Momentum in the US is ongoing. After strong 2Q growth, output numbers and labour market improvements point to a continued solid recovery. This is also currently a support factor on a global basis. Growth in 2Q14 stood at a 4.2% q-o-q seasonally adjusted annualised rate (SAAR), significantly recovering from the decline of 2.1% in 1Q14. It is not clear yet at which pace this momentum will continue in 2H14, but it is forecast that the recovery will continue at a higher level than in 1H14. Given the experience of the past year’s political challenges over budgetary and debt ceiling issues, some uncertainty for next year’s growth also comes from possible consequences of the mid-term elections in November and the potential need for renewal of the current debt ceiling in mid-March 2015 at the latest, when the current agreement on the suspension of the US debt ceiling will end again.

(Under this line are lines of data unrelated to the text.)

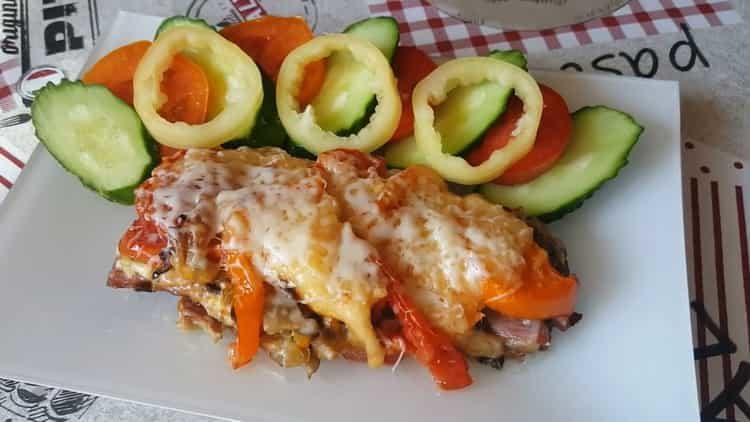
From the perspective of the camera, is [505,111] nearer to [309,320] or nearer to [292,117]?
[292,117]

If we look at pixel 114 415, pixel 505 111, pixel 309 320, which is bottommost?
pixel 114 415

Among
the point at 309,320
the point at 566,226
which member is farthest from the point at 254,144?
the point at 566,226

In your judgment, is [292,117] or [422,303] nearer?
[422,303]

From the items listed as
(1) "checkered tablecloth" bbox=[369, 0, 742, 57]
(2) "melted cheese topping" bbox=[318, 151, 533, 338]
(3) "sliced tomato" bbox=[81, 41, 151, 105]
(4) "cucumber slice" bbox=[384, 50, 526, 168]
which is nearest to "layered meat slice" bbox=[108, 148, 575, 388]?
(2) "melted cheese topping" bbox=[318, 151, 533, 338]

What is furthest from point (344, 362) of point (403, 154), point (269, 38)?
point (269, 38)

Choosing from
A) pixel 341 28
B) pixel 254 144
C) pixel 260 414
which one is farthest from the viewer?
pixel 341 28

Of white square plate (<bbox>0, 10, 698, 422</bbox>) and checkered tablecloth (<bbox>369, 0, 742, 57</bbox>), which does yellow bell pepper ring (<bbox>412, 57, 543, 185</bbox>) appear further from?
checkered tablecloth (<bbox>369, 0, 742, 57</bbox>)

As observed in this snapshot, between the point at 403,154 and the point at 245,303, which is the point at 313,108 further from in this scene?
the point at 245,303
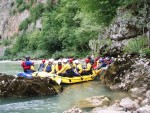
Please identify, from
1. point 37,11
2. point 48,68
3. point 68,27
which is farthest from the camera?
point 37,11

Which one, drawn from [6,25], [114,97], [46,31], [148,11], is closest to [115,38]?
[148,11]

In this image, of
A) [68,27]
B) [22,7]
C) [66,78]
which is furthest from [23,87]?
[22,7]

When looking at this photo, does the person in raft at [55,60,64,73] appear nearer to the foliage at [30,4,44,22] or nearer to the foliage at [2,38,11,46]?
the foliage at [30,4,44,22]

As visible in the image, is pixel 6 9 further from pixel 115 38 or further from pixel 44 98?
pixel 44 98

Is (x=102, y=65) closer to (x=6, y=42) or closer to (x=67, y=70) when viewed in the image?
(x=67, y=70)

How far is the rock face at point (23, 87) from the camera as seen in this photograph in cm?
1482

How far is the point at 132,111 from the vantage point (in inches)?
408

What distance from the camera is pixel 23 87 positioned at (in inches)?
583

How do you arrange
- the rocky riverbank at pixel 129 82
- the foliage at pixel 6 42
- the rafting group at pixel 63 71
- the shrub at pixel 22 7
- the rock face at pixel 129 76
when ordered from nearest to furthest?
the rocky riverbank at pixel 129 82
the rock face at pixel 129 76
the rafting group at pixel 63 71
the foliage at pixel 6 42
the shrub at pixel 22 7

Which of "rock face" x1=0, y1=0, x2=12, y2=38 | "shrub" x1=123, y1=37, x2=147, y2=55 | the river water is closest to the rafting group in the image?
the river water

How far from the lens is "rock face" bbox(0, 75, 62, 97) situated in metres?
14.8

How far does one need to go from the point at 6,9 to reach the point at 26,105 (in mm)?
76932

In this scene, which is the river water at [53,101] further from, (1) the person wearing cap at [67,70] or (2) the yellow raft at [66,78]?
(1) the person wearing cap at [67,70]

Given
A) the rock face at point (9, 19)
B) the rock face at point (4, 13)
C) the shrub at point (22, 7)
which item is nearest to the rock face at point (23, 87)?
the rock face at point (9, 19)
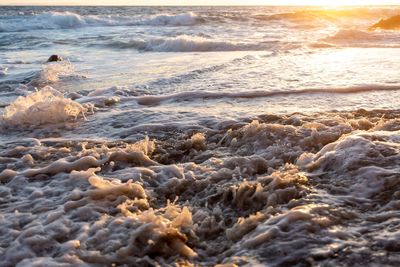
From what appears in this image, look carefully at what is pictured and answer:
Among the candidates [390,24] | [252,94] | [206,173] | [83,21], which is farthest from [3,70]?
[83,21]

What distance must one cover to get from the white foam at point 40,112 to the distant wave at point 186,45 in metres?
10.5

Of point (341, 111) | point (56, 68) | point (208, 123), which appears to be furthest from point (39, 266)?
point (56, 68)

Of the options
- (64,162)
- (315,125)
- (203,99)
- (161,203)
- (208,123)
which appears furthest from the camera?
(203,99)

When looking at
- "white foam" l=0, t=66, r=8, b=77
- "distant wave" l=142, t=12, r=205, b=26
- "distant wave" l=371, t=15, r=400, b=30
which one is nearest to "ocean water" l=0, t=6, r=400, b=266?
"white foam" l=0, t=66, r=8, b=77

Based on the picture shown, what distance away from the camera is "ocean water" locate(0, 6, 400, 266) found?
2840mm

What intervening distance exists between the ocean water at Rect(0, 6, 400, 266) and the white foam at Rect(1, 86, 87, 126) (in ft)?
0.06

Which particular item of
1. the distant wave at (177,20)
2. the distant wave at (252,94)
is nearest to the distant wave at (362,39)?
the distant wave at (252,94)

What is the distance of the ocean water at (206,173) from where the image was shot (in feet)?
9.32

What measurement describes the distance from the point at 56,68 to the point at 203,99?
555 cm

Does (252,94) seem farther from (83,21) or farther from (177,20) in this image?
(83,21)

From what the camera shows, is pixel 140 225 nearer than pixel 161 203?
Yes

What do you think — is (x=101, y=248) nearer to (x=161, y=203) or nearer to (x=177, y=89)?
(x=161, y=203)

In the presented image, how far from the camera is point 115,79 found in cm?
985

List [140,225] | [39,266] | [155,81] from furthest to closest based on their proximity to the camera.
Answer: [155,81]
[140,225]
[39,266]
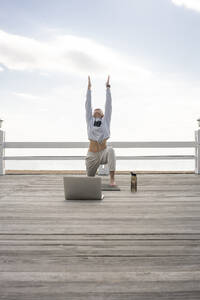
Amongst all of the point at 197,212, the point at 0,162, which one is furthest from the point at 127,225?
the point at 0,162

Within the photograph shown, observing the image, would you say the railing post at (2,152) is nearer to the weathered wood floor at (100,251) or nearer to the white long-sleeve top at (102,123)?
the white long-sleeve top at (102,123)

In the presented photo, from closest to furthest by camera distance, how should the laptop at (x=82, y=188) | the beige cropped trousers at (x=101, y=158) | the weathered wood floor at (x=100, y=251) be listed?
the weathered wood floor at (x=100, y=251) < the laptop at (x=82, y=188) < the beige cropped trousers at (x=101, y=158)

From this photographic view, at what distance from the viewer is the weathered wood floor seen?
1.24 m

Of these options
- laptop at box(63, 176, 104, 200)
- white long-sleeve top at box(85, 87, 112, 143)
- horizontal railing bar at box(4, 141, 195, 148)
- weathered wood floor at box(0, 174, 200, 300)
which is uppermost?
white long-sleeve top at box(85, 87, 112, 143)

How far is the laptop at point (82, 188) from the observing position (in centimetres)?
337

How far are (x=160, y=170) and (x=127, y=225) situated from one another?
5.10m

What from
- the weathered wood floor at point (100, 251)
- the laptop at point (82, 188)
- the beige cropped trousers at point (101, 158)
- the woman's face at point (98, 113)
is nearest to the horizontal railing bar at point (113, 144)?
the woman's face at point (98, 113)

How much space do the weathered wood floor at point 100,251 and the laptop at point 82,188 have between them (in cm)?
28

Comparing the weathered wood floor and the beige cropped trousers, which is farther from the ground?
the beige cropped trousers

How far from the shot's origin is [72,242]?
185 cm

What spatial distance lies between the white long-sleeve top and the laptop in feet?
4.01

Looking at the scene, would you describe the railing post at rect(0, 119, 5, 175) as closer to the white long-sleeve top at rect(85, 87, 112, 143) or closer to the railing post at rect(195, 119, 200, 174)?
the white long-sleeve top at rect(85, 87, 112, 143)

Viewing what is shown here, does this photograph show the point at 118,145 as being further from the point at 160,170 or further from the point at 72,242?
the point at 72,242

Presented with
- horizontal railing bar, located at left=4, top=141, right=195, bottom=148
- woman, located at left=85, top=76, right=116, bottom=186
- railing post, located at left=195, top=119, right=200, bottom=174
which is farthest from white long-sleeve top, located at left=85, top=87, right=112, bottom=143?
railing post, located at left=195, top=119, right=200, bottom=174
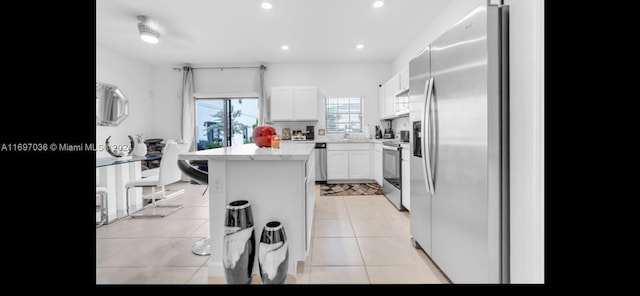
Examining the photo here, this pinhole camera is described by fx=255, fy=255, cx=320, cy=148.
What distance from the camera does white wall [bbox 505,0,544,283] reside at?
0.93m

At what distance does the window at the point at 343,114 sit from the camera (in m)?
5.40

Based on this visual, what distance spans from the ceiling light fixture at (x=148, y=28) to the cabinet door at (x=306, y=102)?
232 centimetres

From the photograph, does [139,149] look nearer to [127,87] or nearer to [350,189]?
[127,87]

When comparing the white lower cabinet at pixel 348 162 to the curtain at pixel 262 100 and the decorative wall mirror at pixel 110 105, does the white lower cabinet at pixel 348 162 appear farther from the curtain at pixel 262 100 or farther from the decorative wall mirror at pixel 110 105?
the decorative wall mirror at pixel 110 105

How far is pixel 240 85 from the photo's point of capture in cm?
534

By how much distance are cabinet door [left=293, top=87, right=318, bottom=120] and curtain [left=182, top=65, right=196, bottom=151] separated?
86.2 inches

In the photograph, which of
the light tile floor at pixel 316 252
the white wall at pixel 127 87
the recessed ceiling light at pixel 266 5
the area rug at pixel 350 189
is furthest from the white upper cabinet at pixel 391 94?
the white wall at pixel 127 87

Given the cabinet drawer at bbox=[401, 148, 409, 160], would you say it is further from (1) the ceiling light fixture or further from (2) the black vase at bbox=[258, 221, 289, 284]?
(1) the ceiling light fixture

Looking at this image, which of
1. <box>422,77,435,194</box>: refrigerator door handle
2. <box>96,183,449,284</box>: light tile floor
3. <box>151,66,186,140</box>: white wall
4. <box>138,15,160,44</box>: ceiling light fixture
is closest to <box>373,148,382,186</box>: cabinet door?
<box>96,183,449,284</box>: light tile floor

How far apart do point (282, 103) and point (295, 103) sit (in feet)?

The labour market has significantly improved over the past months, and the latest batch of data largely confirms this trend. The unemployment rate fell to 5.9% in September compared to 6.1% in August. Non-farm payrolls in September grew by 248,000, after an upwardly revised 180,000 in August. The share of long-term unemployed rose slightly again to 31.9% from a rate of 31.2% in August. Another soft spot in the labour market is the fact that the participation rate remained at a low level of only 62.7%, barely changing from the rate of 62.8% seen in August.
The housing market continues recovering, but at a slowing pace. Prices rose by 4.4% y-o-y in July, as reported by the Federal Housing Finance Agency. This is clearly a lower level when compared with previous months. Prices have therefore recovered more than 20% since they bottomed out in 2011. Existing home sales have continued declining on a yearly basis. They fell by 5.3% y-o-y in August, after a decline of 4.5% y-o-y in July. Positively, vacancy rates declined for both homeowner properties and rentals, and growth in housing inventory has been almost flat in the past months.
Consumer confidence retraced somewhat. The Conference Board consumer confidence index fell back to 86.0 in September from 93.4 in August, which marked the highest level since December 2007. The purchasing manager’s index (PMI) for the manufacturing sector, as provided by the Institute of Supply Management (ISM), has also come back slightly. It was recorded at 56.6 in September, after 59.0 in August, and 57.1 in July. The ISM for the services sector also fell slightly, dropping to a level of 58.6, compared to 59.6 in August and 58.7 in July, all high levels. While some upside potential is becoming visible, the GDP growth forecast remains unchanged at 2.1% in 2014. The 2015 growth expectation also remains unchanged at 2.6%, given that some uncertainties about the pace of the economic momentum prevail.